We could not resist. We had started the day just west of Memphis in Arkansas. I-40 was nice enough. The trees were blooming, the topography was interesting (eastern US mountains), the truck traffic was pleasantly challenging as they passed one another slowly going up the hills, and the wind was strong but no more than we had been used to from NM and the last few days. (The Weather Channel has been on 24/7 “storm mode” for the tornado possibilities in OK through IL, winter storm Yogi blowing from CO through the Twin Cities to the UP of Michigan but we have been lucky enough so far to be between various storm systems.)

Visitor center Memphis

Visitor center Memphis

So we took an adventure, or as Chris calls it, an alternate route. We were about 40 miles shy of Knoxville heading for Dandridge which is east of Knoxville. We made a semi-circle around Knoxville to the south on curvy, hilly 2 lane roads, going through small towns, past Tennessee Valley Authority dams and lakes, through the foothills of the Great Smokies.

The ride was pleasant, We did not get lost. We did not have enough time to take a hike though. Sarah was kind enough to send us a picture of snow in St. Paul so we sent her back a picture of green mountains in TN. The dogwood are starting to bloom, eastern red bush are coming out.

Dogwood along I-40. Sen Al Gore Sr of TN born near here, authored interstate highway act.

Dogwood along I-40. Sen Al Gore Sr of TN born near here, authored interstate highway act.

The area seemed prosperous. Homes were solid and well tended, less vacant commercial buildings. Small town Americana-we even got behind a school bus discharging its kids, frequently two to three per house, once with the kids’ dog running out to meet them as the bus drove up.

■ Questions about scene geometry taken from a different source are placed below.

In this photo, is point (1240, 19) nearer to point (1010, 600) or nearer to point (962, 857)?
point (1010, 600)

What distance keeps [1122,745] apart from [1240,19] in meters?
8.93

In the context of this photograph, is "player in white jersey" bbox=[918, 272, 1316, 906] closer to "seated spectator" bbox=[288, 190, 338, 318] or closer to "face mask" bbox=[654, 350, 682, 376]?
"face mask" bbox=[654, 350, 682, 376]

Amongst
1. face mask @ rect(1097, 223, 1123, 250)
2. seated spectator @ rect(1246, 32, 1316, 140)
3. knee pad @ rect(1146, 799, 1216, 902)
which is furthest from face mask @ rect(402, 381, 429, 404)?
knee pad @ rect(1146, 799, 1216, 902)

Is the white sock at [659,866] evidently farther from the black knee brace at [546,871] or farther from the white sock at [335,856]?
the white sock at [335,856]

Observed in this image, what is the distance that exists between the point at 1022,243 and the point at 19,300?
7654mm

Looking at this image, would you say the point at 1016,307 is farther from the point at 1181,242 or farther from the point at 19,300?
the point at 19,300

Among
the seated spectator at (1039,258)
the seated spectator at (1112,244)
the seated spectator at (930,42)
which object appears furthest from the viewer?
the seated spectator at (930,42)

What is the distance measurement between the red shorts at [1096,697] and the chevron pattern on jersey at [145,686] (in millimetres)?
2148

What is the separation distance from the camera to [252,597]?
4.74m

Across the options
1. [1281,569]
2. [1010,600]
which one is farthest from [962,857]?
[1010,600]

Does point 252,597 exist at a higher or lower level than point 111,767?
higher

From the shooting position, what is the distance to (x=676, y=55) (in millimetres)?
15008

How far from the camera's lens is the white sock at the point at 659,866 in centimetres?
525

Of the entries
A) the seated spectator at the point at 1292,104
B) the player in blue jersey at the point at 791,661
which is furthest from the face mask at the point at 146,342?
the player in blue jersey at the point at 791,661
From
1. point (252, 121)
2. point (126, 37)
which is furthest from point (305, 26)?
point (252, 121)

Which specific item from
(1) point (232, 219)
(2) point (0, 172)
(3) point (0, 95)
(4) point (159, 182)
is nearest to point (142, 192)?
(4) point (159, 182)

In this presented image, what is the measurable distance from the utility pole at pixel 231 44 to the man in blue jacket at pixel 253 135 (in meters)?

View of Great Smokies from Foothills Parkway

View of Great Smokies from Foothills Parkway

The end of the drive brought us back to reality as we drove through Pigeon Forge TN, home of Dolly Parton shows, mini-golf, large hotel complexes, huge billboards advertising one thing or another. (Lady Bird Johnson’s efforts to rid American highways of billboards were long ago and evidently not effective.)

So, today is on to Richmond. Don’t know if we will try another alternate route. If we are lucky, Saturday will not have rain and we can explore the town a bit before we land in Williamsburg.

We had planned to spend much of August visiting KY and TN but a few weeks ago we dropped that idea in order to spend more time in the Canadian Rockies and WA state. I guess we will have to visit them next spring when Knoxville holds a dogwood festival showcasing the dogwood blossoms and garden tours.